Sevgili okuyucularım, takip edenlerim bilirler, eşimin dünya kongreleri nedeniyle her yıl gittiğimiz bir ülkeyi, bir şehri size anlatırım bu sütunlarda. Bu yıl uzağa gitmedik, kongreyi evimize getirdik. Uluslararası Dünya Pediyatrik Nöroşirurji (ISPN) kongresinin 43. sü bu sene, bizim ev sahipliğimizde İzmirimizde yapılıyor. Dünyanın her tarafından o ülkenin ünlü beyin cerrahları şehrimize akın ettiler. Bu bir bilim kongresi olmasına rağmen, gelenlerin hepsi ve eşleri ayrıca bir kültür elçisi. Döndüklerinde izlenimlerini ülkelerinde mutlaka aktaracaklar. Bu nedenle gelenleri en iyi şekilde ağırlamaya çalışıyoruz.

***

Geçtiğimiz Cuma gününden itibaren yabancı konuklarımız gelmeye başladı. Cumartesi gecesi Başkanlar yemeği vardı. Sadece ISPN eski başkanları, yönetim kurulu üyeleri ve davetli konuşmacıların bu özel gecede, misafirlerimizi İsabey çiftliğinde ağırladık. İzmir'de tam gün batımında otobüslerle davetlileri taşırken fark ettim ki, güzel İzmir'in körfezde gün batımı manzarası onları çok etkiledi, fotoğraf makinaları takır takır çalıştı. Sevilen'in İsabey Çiftliği onlara çok hoş geldi. Eşim hoş geldiniz konuşması yaparken üzümün anavatanının Anadolu olduğunu, Foçalı denizciler tarafından Marsilya ve Fransa'ya götürüldüğünü, tarihsel olarak şarabın Avrupa'ya buradan taşındığını, keza lalenin de anavatanının ülkemiz olup sonradan Hollanda'ya soğanlar taşınıp orada meşhur olduğunu anlatırken biraz kıskançlık, biraz hasetle "Propaganda yapıyorsun" diye takıldılar. E tabii ki yapacağız, kendimizin fark etmediği daha ne çok değerlerimiz var.

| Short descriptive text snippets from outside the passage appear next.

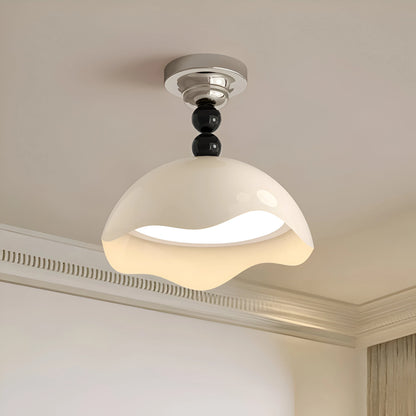 Rheana Modern Eggshell Cream Ceiling Lamp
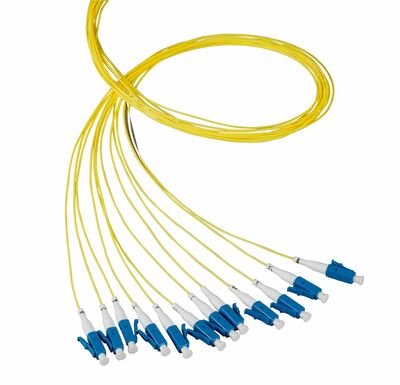 Fiber Pigtail LC, OS2, G657A2, 2m, žltý (12ks/bal)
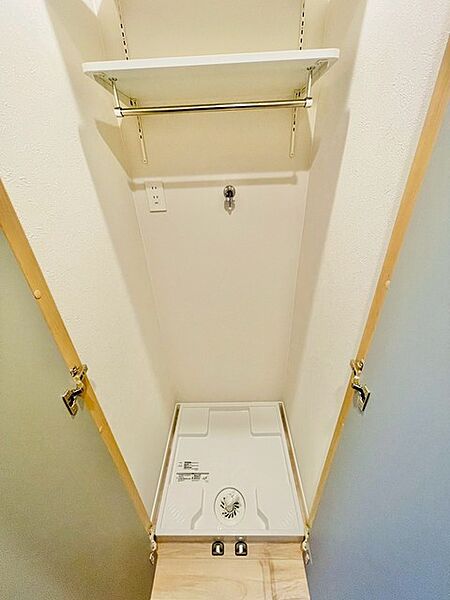 洗濯機防水パンがあります。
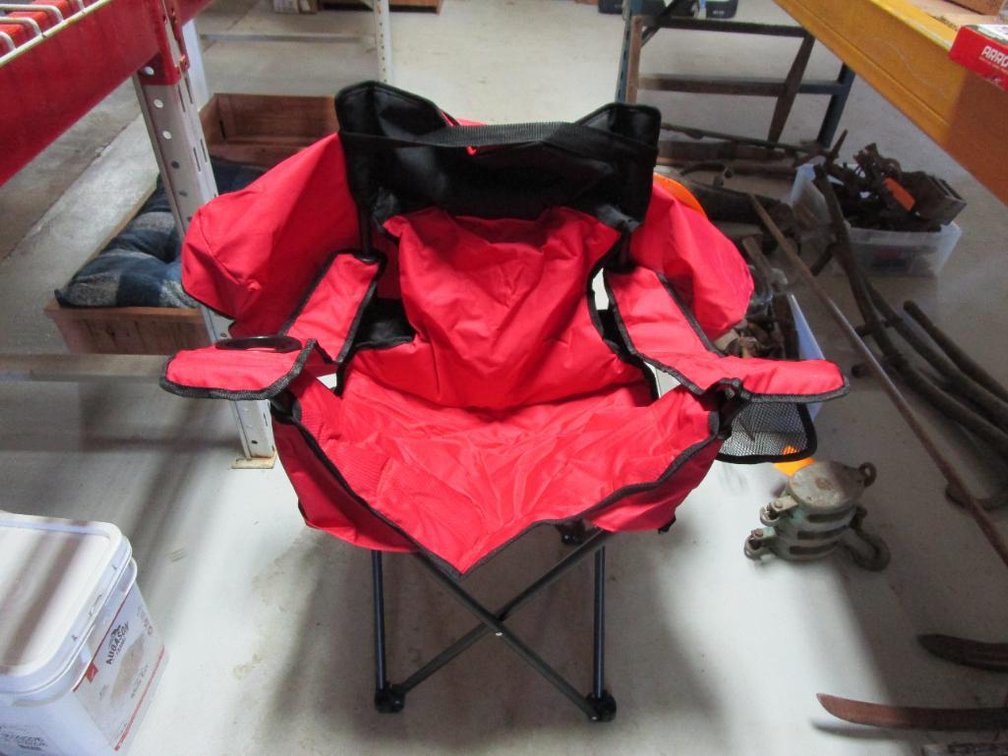 Mesh Folding Lawn Chair With Bag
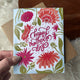 Big Moods - Happy Mother's Day Florals Blue Card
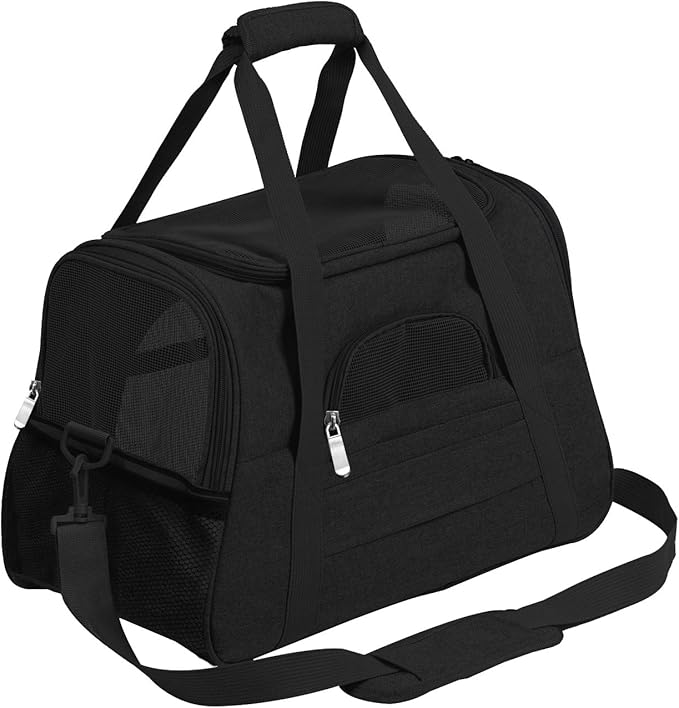 Prodigen Cat Carrier Dog Carrier for Medium Dogs Dog Travel Crate Soft Slided Collapsible Pet Travel Carrier (20.5" W 13.5" H 10" D)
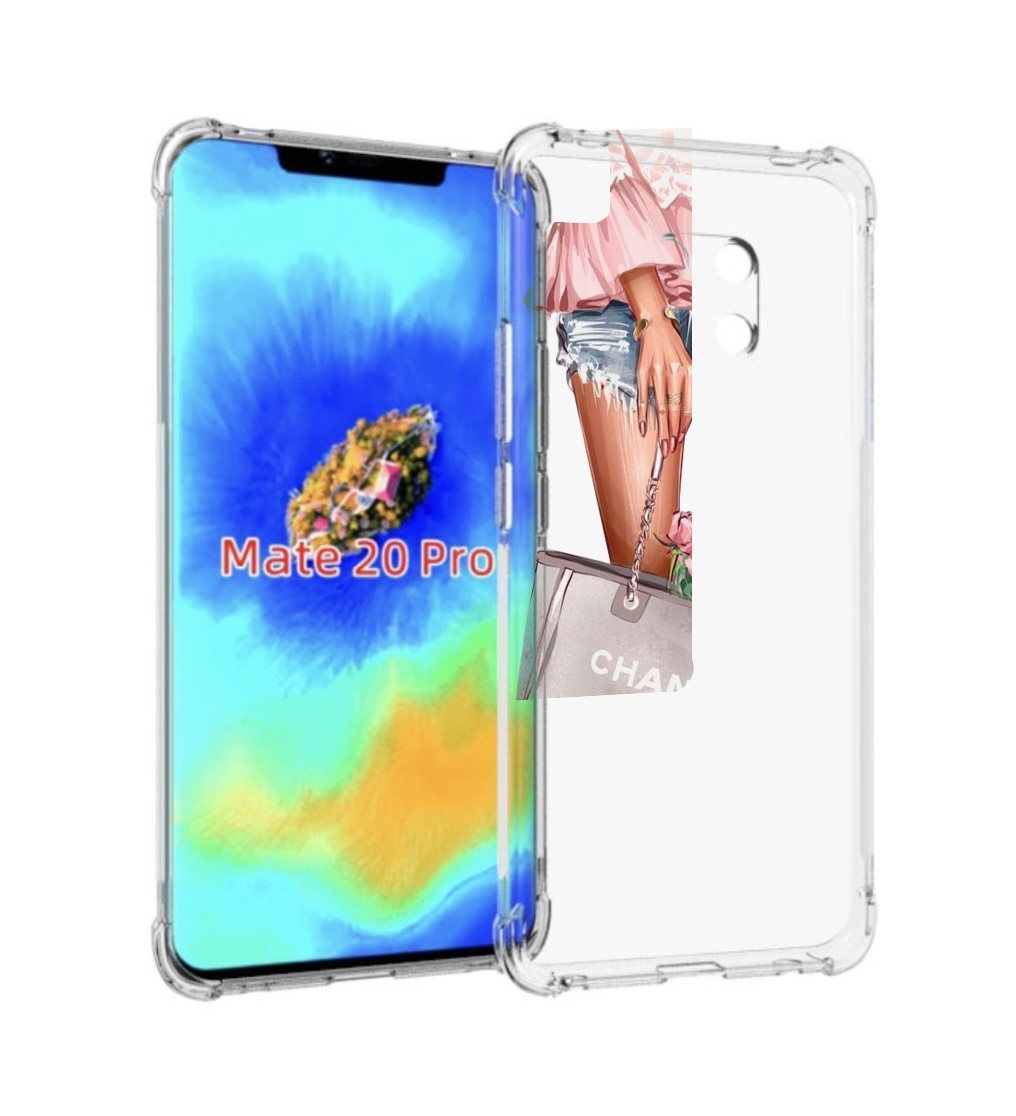 Чехол MyPads Сумка-с-цветами женский для Huawei Mate 20 Pro/Mate 20 RS 6.39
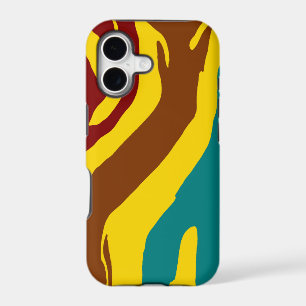 Colourful zebra stripes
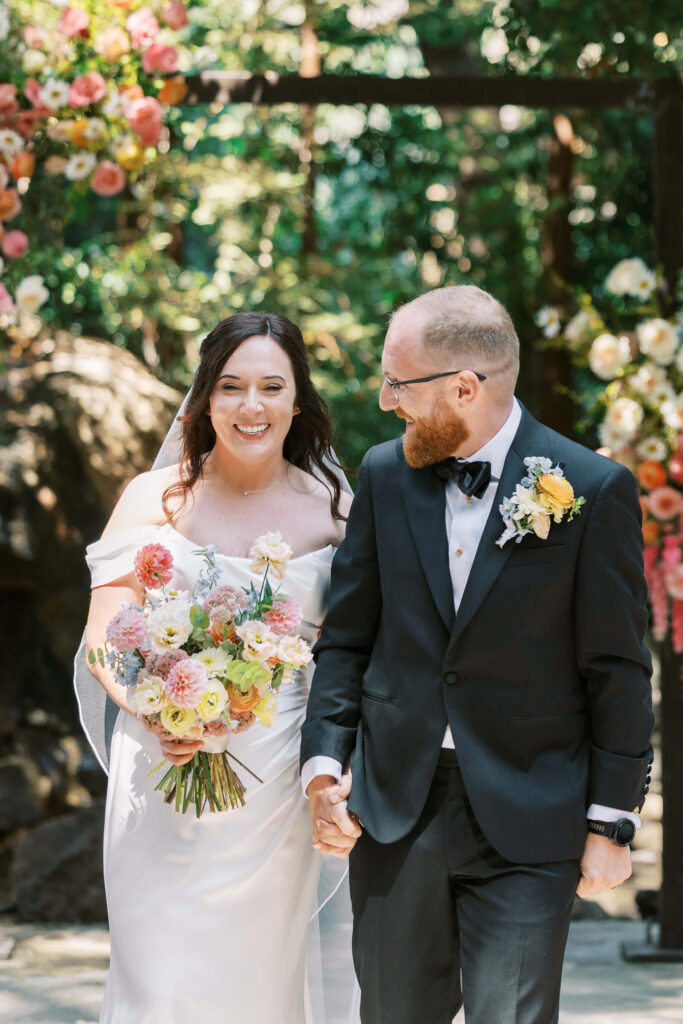 Calamigos Ranch Birchwood Room Wedding Ceremony Bride and Groom Exit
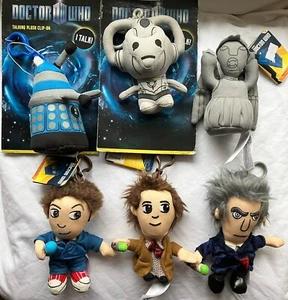 Doctor Who Clip-On Plush Soft Toy Keyring 4" Dalek Cyberman (No Battery) *RARE* - Picture 1 of 16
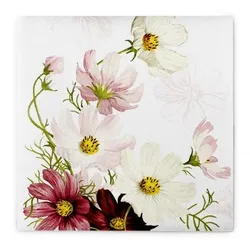 Airlaid Serviette Cosmea, 40 x 40 cm, 50 Stück - Mank - Floral Frühling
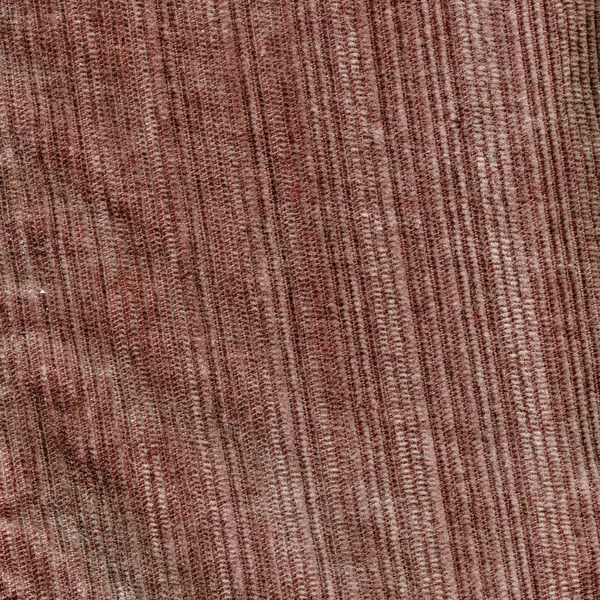 Textura de denim vermelho-marrom close-up — Fotografia de Stock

Oğlumun gitarı da mini konseriyle geceye renk kattı, otele dönmek için misafirlerimizi zor kaldırdık.

***

Pazar günü eşim için yorucu bir gündü. Sabah erken saatlerde başlayan komite toplantıları, kongre öncesi kurs konferanslar, akşama kadar süren yönetim kurulu toplantısı, akşam Hilton Oteli'nin 32. Katında hoş geldiniz kokteyli. Gündüz dolaşmak için şehre yayılanlar, yüksekten gördükleri körfez ve İzmir manzarası sonrası İzmir'e ilan-ı Aşk etmeye başladılar. İçinde olduğumuz için bizim fark edemediğimiz güzellikleri, bize heyecanla anlatmaya çalıştılar. Şehrimle gurur duydum.

***

Pazartesi günü Kongrenin açılışı vardı. Vali, Belediye başkan vekili, üniversite rektörleri, İzmirli eski bakanlarımızın da katıldığı açılışta kongre başkanı Prof. Dr. Saffet Mutluer "Eğer kentlerin bir kimliği olsa, İzmir dişi bir şehir olurdu" diyerek şehri kuran Amazon kraliçesi Smirna'dan başlayıp, İzmir kadınlarının güzelliği ve ülkemizdeki ayrıcalıklı konumuna vurgu yaparak, Cahit Külebi'nin meşhur İzmir'in kızları şiirini aktarıp, ISPN'in seçilmiş ilk kadın başkanının burada göreve başlaması için dünyadaki en uygun yer olduğunu anlattı. İzmir Valimiz Mustafa Toprak yaptığı kısa, öz ve etkileyici konuşmasında İzmir'i çok güzel anlattı. Bu konuşmalar yabancı konuklarımızı çok etkiledi. Şehirdeki güzellikleri gördükçe yabancıların övgüleri giderek artan yoğunlukta devam ediyor. Kongrenin sonunda hepsini hayranlık ve güzel duygularla uğurlamak için çalışmaya devam. Çok yorulduk ama mutlu bir yorgunluk oluyor, övgüleri duydukça. Sonraki yazımda anlatmaya devam edeceğim.